[Dataset records]
Start of Block
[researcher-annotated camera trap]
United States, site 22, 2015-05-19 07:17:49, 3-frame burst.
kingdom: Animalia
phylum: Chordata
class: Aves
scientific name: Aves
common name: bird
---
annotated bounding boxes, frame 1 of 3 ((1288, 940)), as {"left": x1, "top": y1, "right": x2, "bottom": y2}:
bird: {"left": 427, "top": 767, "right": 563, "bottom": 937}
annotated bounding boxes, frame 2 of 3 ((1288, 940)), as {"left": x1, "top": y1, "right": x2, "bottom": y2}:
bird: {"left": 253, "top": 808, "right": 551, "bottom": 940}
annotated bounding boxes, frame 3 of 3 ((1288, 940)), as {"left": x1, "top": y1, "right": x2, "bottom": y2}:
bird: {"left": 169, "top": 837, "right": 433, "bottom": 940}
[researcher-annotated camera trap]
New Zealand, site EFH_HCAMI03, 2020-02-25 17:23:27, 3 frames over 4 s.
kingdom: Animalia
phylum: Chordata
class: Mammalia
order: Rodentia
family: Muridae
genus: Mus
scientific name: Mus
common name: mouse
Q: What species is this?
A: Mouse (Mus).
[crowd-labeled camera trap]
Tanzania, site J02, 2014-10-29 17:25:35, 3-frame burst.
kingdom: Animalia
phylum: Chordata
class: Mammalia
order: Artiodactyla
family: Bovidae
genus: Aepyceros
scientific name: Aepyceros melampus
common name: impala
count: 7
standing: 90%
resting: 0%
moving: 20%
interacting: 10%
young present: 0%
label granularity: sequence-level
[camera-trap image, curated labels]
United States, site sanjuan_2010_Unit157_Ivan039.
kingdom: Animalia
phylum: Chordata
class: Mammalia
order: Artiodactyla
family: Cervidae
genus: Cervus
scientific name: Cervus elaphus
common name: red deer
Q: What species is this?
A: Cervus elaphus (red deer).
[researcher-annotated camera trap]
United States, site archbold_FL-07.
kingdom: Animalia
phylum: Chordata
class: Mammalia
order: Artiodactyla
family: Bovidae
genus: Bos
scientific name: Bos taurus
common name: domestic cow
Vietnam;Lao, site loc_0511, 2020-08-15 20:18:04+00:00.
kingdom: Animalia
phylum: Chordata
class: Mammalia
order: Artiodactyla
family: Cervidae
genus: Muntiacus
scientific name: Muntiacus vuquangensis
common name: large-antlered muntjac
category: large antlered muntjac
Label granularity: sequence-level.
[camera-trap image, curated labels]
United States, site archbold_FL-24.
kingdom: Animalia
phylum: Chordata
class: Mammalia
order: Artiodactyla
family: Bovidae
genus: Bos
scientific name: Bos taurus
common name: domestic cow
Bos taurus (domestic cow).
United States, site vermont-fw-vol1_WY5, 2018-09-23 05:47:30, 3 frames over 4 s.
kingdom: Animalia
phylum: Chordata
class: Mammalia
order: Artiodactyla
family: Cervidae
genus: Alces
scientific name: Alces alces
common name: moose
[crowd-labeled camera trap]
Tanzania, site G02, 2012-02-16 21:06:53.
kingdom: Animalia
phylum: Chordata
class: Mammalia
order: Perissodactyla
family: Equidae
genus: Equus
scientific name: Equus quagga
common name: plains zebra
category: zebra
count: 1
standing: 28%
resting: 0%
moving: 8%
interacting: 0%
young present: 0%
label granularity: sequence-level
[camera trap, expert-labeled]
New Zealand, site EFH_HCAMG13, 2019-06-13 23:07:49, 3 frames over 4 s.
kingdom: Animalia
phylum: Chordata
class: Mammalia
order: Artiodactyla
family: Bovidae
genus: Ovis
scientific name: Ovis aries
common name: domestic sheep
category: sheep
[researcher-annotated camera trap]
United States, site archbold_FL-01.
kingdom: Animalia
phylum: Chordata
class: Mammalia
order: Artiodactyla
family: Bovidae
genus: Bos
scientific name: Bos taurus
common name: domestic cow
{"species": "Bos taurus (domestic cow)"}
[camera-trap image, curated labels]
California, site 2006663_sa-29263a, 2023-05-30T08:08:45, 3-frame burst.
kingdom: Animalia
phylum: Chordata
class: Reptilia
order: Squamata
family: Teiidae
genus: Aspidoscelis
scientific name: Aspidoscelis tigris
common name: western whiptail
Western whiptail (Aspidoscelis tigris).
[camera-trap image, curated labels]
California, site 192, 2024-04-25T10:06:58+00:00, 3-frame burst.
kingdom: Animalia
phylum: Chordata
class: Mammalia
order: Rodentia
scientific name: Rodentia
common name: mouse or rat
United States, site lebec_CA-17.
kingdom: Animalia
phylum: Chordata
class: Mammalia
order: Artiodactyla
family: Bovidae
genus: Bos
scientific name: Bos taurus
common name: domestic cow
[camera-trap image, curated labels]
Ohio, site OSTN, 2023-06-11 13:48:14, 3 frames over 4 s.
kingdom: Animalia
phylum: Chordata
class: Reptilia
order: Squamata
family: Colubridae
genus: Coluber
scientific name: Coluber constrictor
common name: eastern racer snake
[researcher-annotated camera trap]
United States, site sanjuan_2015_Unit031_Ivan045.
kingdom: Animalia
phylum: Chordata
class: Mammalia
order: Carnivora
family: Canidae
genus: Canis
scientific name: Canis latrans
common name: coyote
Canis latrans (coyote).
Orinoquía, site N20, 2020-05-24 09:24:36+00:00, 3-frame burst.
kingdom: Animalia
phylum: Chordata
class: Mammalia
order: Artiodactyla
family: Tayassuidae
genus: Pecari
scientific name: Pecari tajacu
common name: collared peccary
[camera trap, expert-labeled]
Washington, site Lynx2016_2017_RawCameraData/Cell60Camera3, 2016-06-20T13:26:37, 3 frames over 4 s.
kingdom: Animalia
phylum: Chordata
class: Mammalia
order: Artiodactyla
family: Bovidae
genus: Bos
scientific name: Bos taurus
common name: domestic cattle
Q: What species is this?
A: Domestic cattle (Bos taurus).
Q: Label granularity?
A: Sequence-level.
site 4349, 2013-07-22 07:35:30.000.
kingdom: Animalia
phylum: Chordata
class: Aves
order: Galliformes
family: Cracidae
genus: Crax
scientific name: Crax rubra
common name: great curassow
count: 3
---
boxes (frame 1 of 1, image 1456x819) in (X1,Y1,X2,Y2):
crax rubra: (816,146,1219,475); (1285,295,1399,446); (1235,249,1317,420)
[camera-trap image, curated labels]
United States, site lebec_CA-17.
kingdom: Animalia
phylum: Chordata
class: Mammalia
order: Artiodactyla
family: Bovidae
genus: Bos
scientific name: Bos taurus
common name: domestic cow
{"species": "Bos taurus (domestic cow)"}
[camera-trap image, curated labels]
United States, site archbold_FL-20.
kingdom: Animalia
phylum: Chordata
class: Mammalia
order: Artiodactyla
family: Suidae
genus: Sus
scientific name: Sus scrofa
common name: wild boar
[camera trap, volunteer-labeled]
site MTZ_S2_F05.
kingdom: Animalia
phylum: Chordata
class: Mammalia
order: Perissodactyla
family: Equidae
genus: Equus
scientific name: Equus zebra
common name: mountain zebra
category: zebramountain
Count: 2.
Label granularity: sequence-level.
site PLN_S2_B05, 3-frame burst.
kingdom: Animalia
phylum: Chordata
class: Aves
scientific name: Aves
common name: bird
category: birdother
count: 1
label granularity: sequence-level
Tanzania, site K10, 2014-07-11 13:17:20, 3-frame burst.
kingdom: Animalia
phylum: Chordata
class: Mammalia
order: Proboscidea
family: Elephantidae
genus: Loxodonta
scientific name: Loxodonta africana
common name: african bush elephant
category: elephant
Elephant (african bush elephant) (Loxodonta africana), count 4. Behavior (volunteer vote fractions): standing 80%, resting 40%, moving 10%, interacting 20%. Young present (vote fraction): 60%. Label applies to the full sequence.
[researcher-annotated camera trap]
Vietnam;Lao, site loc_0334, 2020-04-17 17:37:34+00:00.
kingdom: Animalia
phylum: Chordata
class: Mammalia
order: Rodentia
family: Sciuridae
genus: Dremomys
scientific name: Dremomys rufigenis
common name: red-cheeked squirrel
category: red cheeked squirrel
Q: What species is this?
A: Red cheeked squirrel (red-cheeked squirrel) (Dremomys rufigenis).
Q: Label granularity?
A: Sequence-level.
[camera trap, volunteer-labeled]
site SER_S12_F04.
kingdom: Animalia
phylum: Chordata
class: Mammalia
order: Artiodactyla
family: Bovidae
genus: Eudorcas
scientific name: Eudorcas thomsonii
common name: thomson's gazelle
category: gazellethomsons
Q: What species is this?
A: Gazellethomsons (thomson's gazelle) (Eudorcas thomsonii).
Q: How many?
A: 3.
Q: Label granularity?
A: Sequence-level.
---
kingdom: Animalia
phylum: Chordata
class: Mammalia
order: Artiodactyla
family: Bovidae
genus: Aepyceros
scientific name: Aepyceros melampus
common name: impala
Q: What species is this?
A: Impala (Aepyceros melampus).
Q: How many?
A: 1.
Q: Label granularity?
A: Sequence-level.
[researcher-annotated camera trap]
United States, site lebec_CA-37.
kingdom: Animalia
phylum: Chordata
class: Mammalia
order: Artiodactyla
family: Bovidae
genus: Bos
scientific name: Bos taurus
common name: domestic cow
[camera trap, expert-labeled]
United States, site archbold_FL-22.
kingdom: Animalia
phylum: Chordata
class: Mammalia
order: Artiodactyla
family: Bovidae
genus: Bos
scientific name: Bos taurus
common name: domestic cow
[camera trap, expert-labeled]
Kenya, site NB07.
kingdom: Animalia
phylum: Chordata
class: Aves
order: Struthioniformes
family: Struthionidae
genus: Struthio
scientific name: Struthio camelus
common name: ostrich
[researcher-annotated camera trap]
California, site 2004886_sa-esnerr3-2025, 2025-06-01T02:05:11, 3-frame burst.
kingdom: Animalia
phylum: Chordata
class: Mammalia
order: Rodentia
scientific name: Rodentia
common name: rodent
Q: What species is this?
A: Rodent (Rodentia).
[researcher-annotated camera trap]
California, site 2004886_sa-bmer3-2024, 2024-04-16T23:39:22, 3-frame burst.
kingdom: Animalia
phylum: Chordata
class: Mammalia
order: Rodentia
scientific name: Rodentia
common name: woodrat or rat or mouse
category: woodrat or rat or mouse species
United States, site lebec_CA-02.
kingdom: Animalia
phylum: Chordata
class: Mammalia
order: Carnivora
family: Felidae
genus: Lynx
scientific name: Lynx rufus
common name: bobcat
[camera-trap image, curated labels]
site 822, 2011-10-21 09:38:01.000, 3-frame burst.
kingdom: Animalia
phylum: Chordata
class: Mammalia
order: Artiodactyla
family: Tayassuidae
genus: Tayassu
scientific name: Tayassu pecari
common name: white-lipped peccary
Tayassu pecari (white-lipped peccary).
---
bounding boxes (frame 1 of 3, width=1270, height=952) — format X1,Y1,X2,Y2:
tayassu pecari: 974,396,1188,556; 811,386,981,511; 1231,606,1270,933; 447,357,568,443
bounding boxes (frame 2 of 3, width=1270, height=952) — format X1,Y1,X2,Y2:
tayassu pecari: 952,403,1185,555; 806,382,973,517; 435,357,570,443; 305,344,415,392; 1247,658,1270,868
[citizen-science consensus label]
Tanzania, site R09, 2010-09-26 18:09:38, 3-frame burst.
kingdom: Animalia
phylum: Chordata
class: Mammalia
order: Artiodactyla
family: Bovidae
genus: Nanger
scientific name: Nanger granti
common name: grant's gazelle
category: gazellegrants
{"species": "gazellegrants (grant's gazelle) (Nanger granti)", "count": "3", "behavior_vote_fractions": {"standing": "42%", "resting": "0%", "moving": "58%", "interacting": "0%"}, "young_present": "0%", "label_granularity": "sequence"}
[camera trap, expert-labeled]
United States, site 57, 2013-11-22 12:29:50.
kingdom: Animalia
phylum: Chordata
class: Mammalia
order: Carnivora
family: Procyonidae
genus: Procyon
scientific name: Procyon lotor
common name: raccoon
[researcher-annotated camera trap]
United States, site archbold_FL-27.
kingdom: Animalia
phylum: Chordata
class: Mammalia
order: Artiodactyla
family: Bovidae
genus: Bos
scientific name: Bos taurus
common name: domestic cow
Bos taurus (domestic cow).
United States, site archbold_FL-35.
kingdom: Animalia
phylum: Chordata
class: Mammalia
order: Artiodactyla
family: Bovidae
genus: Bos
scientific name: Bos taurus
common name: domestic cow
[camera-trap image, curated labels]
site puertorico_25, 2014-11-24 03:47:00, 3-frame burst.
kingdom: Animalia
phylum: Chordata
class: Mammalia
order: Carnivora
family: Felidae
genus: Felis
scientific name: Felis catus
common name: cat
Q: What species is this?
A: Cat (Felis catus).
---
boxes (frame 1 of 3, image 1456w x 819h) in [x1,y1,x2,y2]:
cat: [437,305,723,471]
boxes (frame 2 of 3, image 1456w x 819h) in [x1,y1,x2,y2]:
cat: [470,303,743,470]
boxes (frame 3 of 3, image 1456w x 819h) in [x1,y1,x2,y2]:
End of Block
Lines that include the word "gazellegrants" are to be extracted from the data above.

• [Answer below]
category: gazellegrants
{"species": "gazellegrants (grant's gazelle) (Nanger granti)", "count": "3", "behavior_vote_fractions": {"standing": "42%", "resting": "0%", "moving": "58%", "interacting": "0%"}, "young_present": "0%", "label_granularity": "sequence"}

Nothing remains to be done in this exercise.